## [Aim]
Copy the material verbatim, starting at the line that contains "Measure the distance" and continuing through the end of the material. Omit the pictures from your copy.
--- START Data provided ---
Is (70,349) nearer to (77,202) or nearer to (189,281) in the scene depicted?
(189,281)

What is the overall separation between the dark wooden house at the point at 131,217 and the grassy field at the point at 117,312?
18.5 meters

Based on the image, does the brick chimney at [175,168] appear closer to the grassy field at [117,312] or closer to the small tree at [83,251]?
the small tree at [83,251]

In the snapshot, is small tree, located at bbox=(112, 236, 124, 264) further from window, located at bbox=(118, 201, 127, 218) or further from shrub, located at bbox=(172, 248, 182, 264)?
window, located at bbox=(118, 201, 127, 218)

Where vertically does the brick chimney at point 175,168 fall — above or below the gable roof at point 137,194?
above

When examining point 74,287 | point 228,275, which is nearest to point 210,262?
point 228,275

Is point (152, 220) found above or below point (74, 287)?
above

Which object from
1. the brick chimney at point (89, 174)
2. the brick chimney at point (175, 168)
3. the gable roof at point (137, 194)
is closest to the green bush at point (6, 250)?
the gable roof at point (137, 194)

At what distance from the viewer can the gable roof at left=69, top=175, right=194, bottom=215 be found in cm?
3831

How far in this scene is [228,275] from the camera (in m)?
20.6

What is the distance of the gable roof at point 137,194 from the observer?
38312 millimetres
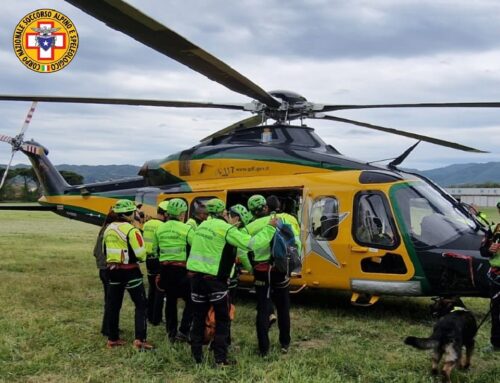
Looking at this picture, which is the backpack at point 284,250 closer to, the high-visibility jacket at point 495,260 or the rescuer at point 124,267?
the rescuer at point 124,267

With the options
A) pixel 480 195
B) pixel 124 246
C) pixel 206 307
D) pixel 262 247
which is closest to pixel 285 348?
pixel 206 307

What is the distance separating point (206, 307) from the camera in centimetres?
557

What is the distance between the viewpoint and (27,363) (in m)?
5.38

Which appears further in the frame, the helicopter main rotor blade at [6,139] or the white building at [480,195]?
the white building at [480,195]

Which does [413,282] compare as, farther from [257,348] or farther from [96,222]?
[96,222]

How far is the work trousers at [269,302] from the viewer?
19.0ft

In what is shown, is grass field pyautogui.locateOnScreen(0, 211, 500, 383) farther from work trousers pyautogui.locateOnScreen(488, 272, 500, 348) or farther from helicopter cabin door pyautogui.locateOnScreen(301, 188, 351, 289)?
helicopter cabin door pyautogui.locateOnScreen(301, 188, 351, 289)

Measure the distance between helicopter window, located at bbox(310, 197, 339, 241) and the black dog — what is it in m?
2.86

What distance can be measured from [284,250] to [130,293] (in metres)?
1.91

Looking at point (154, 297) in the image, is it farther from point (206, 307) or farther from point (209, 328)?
point (206, 307)

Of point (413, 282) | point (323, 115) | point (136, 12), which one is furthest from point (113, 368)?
point (323, 115)

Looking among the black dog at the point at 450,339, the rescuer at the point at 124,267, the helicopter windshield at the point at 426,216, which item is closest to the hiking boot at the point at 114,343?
the rescuer at the point at 124,267

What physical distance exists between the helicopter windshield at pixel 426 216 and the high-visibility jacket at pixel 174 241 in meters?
3.10

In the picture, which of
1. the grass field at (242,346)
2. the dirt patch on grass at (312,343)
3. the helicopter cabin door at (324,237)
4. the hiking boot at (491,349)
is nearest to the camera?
the grass field at (242,346)
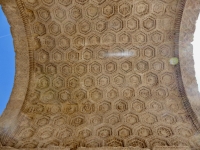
--- END Data provided ---
## [Response]
Measure the distance between helicopter window, located at bbox(310, 197, 339, 241) and the black dog — what is it in m?
2.86

What distance can be measured from [284,250] to [130,293] (in metres)?
1.91

Looking at point (154, 297) in the image, is it farther from point (206, 307) or farther from point (209, 328)?
point (206, 307)

Of point (413, 282) | point (323, 115) | point (136, 12), which one is furthest from point (113, 368)?
point (323, 115)

Looking among the black dog at the point at 450,339, the rescuer at the point at 124,267, the helicopter windshield at the point at 426,216, which item is closest to the hiking boot at the point at 114,343?
the rescuer at the point at 124,267

What physical distance exists between the helicopter windshield at pixel 426 216 and the high-visibility jacket at pixel 174 241 in meters?
3.10

In the picture, which of
1. the grass field at (242,346)
2. the dirt patch on grass at (312,343)
3. the helicopter cabin door at (324,237)
4. the hiking boot at (491,349)
is nearest to the camera?
the grass field at (242,346)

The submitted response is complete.